"Of course," he returned quickly. "I should be delighted to come any time you want me. You can call me at the St. Albans, and, if I'm not there, leave your number with the clerk, and I'll get your message when I come in."

"That's splendid," she said. "I'll call very soon. Good-by, and thank you for the flowers."

With head high, Lawrence stepped through the doorway and let the velvet hangings fall into place behind him. But in the tapestry-lined hall he stumbled blindly, then, spurred by the presence of the footman, pulled himself together, and entered the elevator.

When at last he had donned his things and issued forth into the street, he turned instinctively southward without the slightest idea where he was going, and without a single backward glance at the upper window where a graceful, girlish form stood half revealed against a background of old rose damask.

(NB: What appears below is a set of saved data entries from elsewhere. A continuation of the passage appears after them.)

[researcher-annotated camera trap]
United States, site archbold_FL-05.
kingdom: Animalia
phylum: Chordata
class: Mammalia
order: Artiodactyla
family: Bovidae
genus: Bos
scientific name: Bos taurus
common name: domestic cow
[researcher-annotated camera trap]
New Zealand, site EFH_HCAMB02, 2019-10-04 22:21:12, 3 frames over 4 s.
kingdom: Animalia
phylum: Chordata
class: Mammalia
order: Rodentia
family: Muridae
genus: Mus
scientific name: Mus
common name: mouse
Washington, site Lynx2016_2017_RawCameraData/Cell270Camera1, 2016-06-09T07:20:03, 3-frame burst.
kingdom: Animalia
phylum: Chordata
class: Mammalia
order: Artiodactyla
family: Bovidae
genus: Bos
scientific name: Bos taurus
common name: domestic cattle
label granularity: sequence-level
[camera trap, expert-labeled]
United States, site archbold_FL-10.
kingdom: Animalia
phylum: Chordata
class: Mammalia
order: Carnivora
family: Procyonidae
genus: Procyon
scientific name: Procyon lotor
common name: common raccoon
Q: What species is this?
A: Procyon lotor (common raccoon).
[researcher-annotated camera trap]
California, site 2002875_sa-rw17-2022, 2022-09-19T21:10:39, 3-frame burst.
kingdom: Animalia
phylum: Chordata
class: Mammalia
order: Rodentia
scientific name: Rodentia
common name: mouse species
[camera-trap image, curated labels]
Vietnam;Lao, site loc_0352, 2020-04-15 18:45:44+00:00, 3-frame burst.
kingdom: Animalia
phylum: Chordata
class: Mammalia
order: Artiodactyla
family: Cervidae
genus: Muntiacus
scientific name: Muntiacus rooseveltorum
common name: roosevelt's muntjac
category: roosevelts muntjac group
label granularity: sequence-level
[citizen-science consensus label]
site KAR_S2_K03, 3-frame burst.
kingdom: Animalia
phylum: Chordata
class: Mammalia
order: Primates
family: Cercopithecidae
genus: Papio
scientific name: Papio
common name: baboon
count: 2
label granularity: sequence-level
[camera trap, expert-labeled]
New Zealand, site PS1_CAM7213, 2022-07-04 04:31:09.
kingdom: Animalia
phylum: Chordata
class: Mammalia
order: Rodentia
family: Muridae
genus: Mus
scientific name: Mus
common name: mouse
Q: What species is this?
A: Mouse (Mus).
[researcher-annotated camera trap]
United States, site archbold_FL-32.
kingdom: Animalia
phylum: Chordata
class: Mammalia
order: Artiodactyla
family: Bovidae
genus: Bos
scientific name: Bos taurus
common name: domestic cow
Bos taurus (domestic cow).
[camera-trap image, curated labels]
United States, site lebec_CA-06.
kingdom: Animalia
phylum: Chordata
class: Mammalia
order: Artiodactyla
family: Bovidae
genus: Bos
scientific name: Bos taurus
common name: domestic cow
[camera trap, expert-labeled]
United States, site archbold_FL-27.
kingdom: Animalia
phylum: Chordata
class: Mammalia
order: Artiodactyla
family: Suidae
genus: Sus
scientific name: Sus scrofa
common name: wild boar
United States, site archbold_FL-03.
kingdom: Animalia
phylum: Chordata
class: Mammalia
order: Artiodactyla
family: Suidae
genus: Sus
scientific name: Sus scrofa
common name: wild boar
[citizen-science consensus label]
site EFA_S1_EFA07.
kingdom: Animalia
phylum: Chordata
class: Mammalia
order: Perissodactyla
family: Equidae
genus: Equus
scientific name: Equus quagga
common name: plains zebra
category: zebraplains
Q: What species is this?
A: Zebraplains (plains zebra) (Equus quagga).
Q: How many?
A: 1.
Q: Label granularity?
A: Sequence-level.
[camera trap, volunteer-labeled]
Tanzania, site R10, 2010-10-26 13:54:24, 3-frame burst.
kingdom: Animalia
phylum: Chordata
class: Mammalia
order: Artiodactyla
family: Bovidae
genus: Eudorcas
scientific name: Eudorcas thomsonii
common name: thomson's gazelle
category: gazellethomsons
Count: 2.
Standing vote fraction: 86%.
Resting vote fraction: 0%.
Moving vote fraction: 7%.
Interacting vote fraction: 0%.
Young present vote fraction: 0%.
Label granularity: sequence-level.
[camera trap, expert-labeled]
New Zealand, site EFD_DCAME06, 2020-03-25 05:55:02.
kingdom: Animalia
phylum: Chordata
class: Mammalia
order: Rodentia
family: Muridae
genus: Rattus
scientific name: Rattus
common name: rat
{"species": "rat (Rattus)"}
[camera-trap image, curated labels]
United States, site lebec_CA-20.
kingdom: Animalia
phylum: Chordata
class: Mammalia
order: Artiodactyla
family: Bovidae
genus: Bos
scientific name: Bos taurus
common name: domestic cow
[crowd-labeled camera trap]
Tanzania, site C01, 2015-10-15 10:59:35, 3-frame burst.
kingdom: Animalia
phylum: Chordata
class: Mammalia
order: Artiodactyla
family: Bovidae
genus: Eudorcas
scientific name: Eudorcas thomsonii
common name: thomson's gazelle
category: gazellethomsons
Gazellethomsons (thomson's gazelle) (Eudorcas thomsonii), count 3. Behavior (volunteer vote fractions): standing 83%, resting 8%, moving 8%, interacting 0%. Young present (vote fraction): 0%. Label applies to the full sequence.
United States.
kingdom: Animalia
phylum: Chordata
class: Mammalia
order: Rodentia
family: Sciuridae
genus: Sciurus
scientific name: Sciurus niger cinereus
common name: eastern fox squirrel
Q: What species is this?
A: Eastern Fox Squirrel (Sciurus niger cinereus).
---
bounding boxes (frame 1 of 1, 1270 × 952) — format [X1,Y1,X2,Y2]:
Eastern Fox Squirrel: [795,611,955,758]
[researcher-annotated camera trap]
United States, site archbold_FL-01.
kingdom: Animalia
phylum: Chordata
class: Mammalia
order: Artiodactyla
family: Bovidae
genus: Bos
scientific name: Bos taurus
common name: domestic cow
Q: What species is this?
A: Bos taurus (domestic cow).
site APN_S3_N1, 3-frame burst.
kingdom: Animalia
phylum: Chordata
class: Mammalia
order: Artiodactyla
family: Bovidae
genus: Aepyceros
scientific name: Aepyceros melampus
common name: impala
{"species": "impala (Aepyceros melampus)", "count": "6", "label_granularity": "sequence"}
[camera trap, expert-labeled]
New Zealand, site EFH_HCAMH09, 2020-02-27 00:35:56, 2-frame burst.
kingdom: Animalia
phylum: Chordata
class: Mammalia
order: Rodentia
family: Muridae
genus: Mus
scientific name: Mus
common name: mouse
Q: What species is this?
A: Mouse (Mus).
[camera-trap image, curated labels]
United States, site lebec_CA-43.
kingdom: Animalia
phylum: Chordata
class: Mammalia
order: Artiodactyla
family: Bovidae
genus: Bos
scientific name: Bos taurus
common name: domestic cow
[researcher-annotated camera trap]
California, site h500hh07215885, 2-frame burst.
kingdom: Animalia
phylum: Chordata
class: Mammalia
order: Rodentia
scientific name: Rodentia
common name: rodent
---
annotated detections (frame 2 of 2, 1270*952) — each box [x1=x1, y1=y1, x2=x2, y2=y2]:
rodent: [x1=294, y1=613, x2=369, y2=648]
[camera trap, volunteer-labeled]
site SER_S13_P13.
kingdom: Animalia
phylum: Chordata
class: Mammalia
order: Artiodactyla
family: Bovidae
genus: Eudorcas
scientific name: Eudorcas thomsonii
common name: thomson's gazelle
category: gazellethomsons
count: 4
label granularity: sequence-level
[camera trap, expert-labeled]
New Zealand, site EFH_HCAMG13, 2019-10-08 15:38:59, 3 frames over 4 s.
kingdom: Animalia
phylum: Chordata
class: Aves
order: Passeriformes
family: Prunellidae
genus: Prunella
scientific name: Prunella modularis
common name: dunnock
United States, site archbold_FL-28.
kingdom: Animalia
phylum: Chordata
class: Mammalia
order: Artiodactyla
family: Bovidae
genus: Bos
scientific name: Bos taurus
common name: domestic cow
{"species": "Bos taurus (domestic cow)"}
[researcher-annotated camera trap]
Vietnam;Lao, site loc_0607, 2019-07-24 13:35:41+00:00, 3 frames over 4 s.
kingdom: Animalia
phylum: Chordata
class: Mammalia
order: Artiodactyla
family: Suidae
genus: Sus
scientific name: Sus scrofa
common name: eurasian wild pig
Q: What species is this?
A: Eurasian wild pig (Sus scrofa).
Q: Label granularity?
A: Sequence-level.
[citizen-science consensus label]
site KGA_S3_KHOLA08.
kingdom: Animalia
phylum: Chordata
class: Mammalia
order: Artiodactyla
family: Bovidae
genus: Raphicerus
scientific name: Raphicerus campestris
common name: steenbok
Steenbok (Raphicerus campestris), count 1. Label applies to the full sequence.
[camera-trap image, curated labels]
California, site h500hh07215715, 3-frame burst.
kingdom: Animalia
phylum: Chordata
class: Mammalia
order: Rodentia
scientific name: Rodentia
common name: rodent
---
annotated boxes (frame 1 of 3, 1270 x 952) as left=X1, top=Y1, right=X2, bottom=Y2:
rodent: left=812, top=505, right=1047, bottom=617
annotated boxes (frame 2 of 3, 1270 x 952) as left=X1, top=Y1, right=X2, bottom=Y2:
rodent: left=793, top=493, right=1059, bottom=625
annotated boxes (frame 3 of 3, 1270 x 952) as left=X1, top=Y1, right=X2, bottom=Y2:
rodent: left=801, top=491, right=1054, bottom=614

His face was set and rather pale; his gray eyes showed dumbly a little of the despair which filled his soul at the presence of this tremendous, insurmountable barrier which had suddenly reared itself between him and the girl—he loved.

CHAPTER XXXI.

DESPAIR.

As Barry walked down the avenue, aimless and unseeing, he thought of many things; but the one which loomed up biggest was the colossal fortune controlled by Mrs. Ogden Wilmerding. It seemed to hang over him like some awful monster, hovering in the air ready to fall and crush him. It filled Lawrence with despair. He disliked the woman he had never seen because of her money, because she was Shirley's aunt, and, lastly and most intensely, because she had taken it upon herself to cast the mantle of her wealth and position around the girl she had neglected and ignored for so many years.

Barry realized perfectly the selfishness of this point of view; but he could not help it. If only Mrs. Wilmerding had kept out of it things would have come right somehow. At least, there would have been left him the feeling that he and Shirley Rives were on equal terms. He would still have had the delight of knowing that there were many things he could do to help the girl, instead of having her transported to a plane so infinitely above him, and so inaccessible.

Bitterly he contrasted the untold millions belonging to this new-found relative of hers with his own miserable pittance. His very name was tarnished, though through no fault of his; and it would be utterly impossible for him ever to harbor again the thoughts and hopes which had possessed him during the early part of his call.